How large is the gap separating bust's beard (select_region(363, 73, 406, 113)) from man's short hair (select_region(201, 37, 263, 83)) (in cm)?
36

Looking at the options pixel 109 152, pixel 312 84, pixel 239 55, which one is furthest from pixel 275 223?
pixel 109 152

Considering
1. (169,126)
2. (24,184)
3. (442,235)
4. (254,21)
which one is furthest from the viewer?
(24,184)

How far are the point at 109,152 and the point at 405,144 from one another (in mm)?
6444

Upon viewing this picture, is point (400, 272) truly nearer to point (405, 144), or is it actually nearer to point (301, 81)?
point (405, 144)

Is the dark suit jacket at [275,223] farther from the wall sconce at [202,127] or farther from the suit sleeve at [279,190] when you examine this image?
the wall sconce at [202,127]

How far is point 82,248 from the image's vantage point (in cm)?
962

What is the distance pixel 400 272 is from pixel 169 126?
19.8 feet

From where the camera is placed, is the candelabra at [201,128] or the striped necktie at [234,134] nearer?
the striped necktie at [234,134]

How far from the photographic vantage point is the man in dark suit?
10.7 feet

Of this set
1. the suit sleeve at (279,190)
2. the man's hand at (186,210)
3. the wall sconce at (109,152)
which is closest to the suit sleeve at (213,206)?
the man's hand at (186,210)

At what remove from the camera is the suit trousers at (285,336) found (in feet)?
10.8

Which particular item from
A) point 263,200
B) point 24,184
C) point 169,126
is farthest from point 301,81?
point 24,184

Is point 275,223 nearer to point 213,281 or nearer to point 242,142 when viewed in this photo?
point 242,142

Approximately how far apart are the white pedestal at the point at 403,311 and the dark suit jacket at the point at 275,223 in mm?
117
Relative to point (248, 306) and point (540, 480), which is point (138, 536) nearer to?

→ Problem to work on: Reproduce the data word for word, from the line containing "What is the" through the end of the data.

→ Response to this exercise:
What is the distance pixel 400 272 is from pixel 169 126?
19.8 feet

From where the camera is placed, is the candelabra at [201,128] or the striped necktie at [234,134] nearer?
the striped necktie at [234,134]

How far from the photographic vantage point is the man in dark suit?
10.7 feet

Of this set
1. the suit sleeve at (279,190)
2. the man's hand at (186,210)
3. the wall sconce at (109,152)
which is closest to the suit sleeve at (213,206)?
the man's hand at (186,210)

At what remove from the camera is the suit trousers at (285,336) found (in feet)?
10.8

Which particular item from
A) point 263,200
B) point 24,184
C) point 169,126
is farthest from point 301,81?
point 24,184

Is point 275,223 nearer to point 213,281 or nearer to point 242,142 when viewed in this photo?
point 242,142

Approximately how far apart are the white pedestal at the point at 403,311 and the dark suit jacket at the point at 275,223 in mm?
117
Relative to point (248, 306) and point (540, 480), which is point (138, 536) nearer to?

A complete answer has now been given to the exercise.